Another benefit of wearing the cameras is cost, according to Ariel, who says that the initial Rialto study showed that for every dollar spent, you save about US$4 on complaint litigation. As the cost of cameras continues to fall, the cost-to-value ratio should improve even more from there he adds.




It's not clear if complaints fall because officers are more careful as they know they are being filmed... or complaints fall because potential complainants realise the video would out their lies.
Either way, it's a win-win for technology, Police and humanity
 
It's not clear if complaints fall because officers are more careful as they know they are being filmed... or complaints fall because potential complainants realise the video would out their lies.
Either way, it's a win-win for technology, Police and humanity
Lol, great journalism.

Everyone interviewed in that piece suggests it's the latter but I'm a journalist so I'm allowed to let my personal bias affect the conclusion.

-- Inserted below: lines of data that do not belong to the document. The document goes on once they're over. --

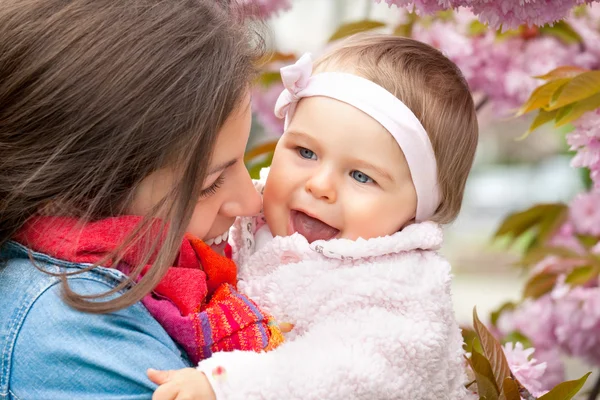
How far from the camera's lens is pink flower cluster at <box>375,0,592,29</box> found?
130cm

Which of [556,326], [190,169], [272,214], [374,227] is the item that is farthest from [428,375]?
[556,326]

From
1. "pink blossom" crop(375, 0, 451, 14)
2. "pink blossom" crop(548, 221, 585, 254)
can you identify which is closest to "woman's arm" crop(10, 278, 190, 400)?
"pink blossom" crop(375, 0, 451, 14)

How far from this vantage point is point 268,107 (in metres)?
3.09

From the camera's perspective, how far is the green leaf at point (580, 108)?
1523 millimetres

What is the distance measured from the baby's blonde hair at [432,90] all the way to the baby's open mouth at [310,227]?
0.65ft

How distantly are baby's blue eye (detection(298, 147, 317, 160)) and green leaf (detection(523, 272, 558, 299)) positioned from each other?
4.82ft

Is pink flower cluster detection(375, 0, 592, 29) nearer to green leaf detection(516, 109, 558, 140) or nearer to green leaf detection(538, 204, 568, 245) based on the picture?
green leaf detection(516, 109, 558, 140)

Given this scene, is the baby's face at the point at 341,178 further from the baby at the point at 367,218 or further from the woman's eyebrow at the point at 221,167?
the woman's eyebrow at the point at 221,167

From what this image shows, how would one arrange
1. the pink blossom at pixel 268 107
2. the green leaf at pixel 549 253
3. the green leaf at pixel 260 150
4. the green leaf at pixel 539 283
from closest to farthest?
the green leaf at pixel 260 150 → the green leaf at pixel 549 253 → the green leaf at pixel 539 283 → the pink blossom at pixel 268 107

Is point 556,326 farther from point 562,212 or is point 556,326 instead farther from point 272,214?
point 272,214

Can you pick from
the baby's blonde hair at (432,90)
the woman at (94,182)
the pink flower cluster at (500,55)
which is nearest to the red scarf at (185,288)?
the woman at (94,182)

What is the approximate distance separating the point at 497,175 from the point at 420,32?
9.06m

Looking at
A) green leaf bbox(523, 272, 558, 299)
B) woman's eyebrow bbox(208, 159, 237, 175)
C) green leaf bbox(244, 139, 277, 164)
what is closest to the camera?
woman's eyebrow bbox(208, 159, 237, 175)

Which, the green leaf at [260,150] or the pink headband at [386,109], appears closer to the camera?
the pink headband at [386,109]
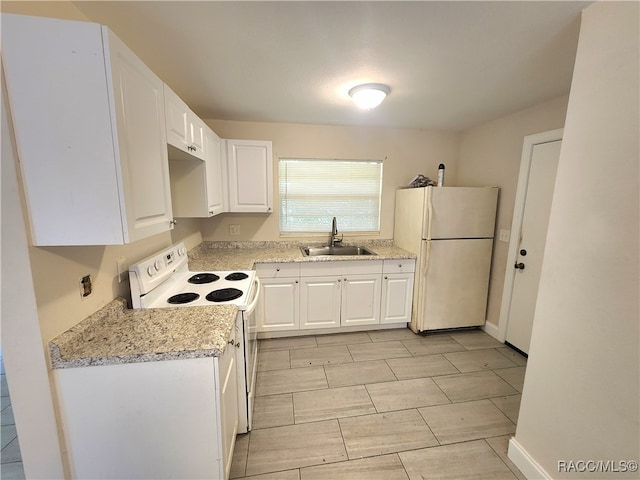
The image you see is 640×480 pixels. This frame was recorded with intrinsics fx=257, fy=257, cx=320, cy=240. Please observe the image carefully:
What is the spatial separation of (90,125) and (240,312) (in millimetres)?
1069

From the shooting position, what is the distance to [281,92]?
6.66 feet

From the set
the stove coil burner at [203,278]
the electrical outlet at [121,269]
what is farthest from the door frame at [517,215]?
the electrical outlet at [121,269]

Who would have thought that telling the whole story reduces police complaints? Again, you have to ask what kind of person films a policeman arresting someone and what is their most likely agenda if they have?
 
Lol, great journalism.

Everyone interviewed in that piece suggests it's the latter but I'm a journalist so I'm allowed to let my personal bias affect the conclusion.

Who would have thought that telling the whole story reduces police complaints? Again, you have to ask what kind of person films a policeman arresting someone and what is their most likely agenda if they have?


Word.
 
how many german citizens carry guns?

I do wonder exactly how much of a risk people expect the police to take

The stock response to this is "but its their job and the risks are the job, they are paid to take better judgement".

How cloudy is that judgement going to be when black people are shooting at policemen just for being policemen? Double standards there
 
I urge anyone to watch a 13th, a documentary on Netflix. Just finished it. Discusses points raised in this thread.


Sitting on my porcelain throne using Fapatalk
 
they don't call them "flyover states" for nothing, we're really getting to the stage where there'll be two enclaves in the US, the coasts and all the nutcases in between.
 
they don't call them "flyover states" for nothing, we're really getting to the stage where there'll be two enclaves in the US, the coasts and all the nutcases in between.
I can see the storyline to a new Snake Plissken movie in that one little paragraph.